Working on your Erasmus is great for countless reasons: it gives you something to do which is crucial on arrival, it makes your new city feel like home a lot faster and it obviously gives you extra money.

You meet locals when you work and for all the fun that other Erasmus students are, they won’t help you discover your new city’s quirks and hidden gems like a resident will. I found a job on my second day arriving in France last September and worked the entire year.

Nice brought me a series of random and wonderful employment opportunities; I worked as a dog walker, an art supplies sales assistant (imagine the painstaking French vocabulary I had to learn), a barista in a French café, a journalist for an arts and lifestyle magazine, a proof-reader and a waitress in the busiest tourist bar in Nice, Wayne’s Bar.

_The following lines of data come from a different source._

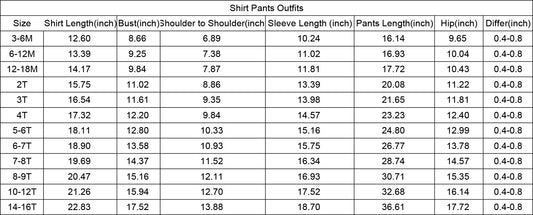 Purple Green Yellow Stripe Boy Mardi Gras Polo Romper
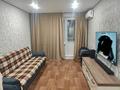 1-бөлмелі пәтер · 33.5 м² · 6/6 қабат, Естая 136, бағасы: 17.1 млн ₸ в Павлодаре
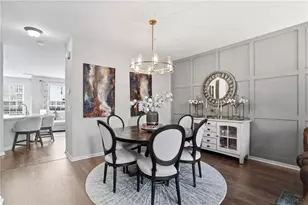 11255 Musette Cir, Alpharetta, GA 30009 - Photo 16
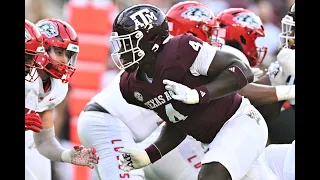 Hating on Bleacher Reports Nfl Draft player rankings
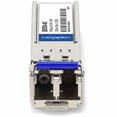 thumbnail image 4 of SFP+ Module, 4 of 4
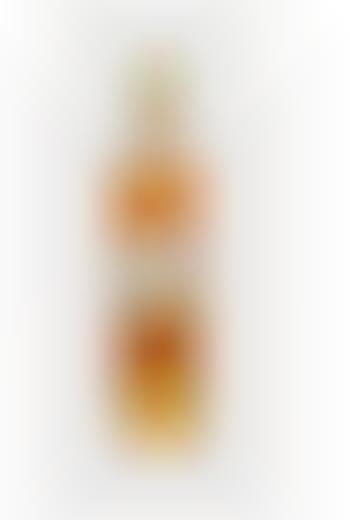 Flavorfully Personalized Whiskies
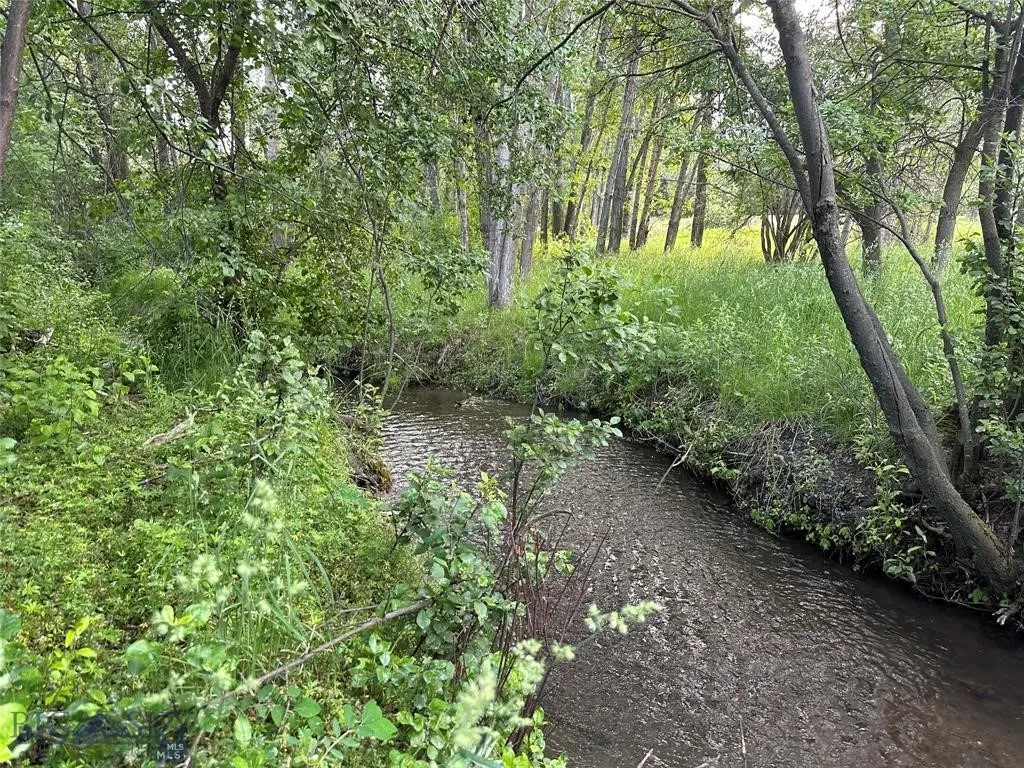 1918 & Tbd Spring Creek Drive, Bozeman, Montan, Bozeman, Montana 59715, 4 Bedrooms Bedrooms, ,2 BathroomsBathrooms,Residential,For Sale,1918 & Tbd Spring Creek Drive, Bozeman, Montan,0,409414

Working on Erasmus gives you a sense of community that only a job can give. Walking the streets and recognising clients and colleagues is comforting. It’s also a great way to improve your language skills – if you can work in your new language then you know your level is adequate. All of my closest friends I met through various jobs and they’re the friends I stayed over the summer with, long after the other Erasmus students went home.

Life post-Erasmus

Leaving Nice was harder than when I first left Dublin back in September 2016. I cried on the flight back to Ireland. The friendships I made and all the good memories I had resulted in a very difficult parting. Suddenly the dream ended and I was sitting in my childhood bedroom, wondering if I had imagined the past year.

Re-adjusting to life in Dublin isn’t as easy as I thought it would be. It’s been a week since I walked the streets of Nice or went for Nutella ice-cream with my Hungarian friend (a once daily tradition), and I’m scared that I’m slipping back to the rhythm of Dublin far too quickly. To anyone who is finding it hard to re-adjust after their Erasmus: it’s ok.

Little by little, day by day, you adjust. Just as I adjusted to France when I first moved, I’m adjusting to Ireland again.

‘Home’ is an unconsciously revealing word. Before going on my Erasmus ‘home’ always meant Ireland. But now it means both Ireland and France. I met people on my Erasmus who made Nice home to me.

No doubt I will always miss Nice whilst in Dublin, just as a part of me missed Dublin while living in Nice. I think that’s all anyone can hope from their Erasmus though; to leave a once foreign city calling it home.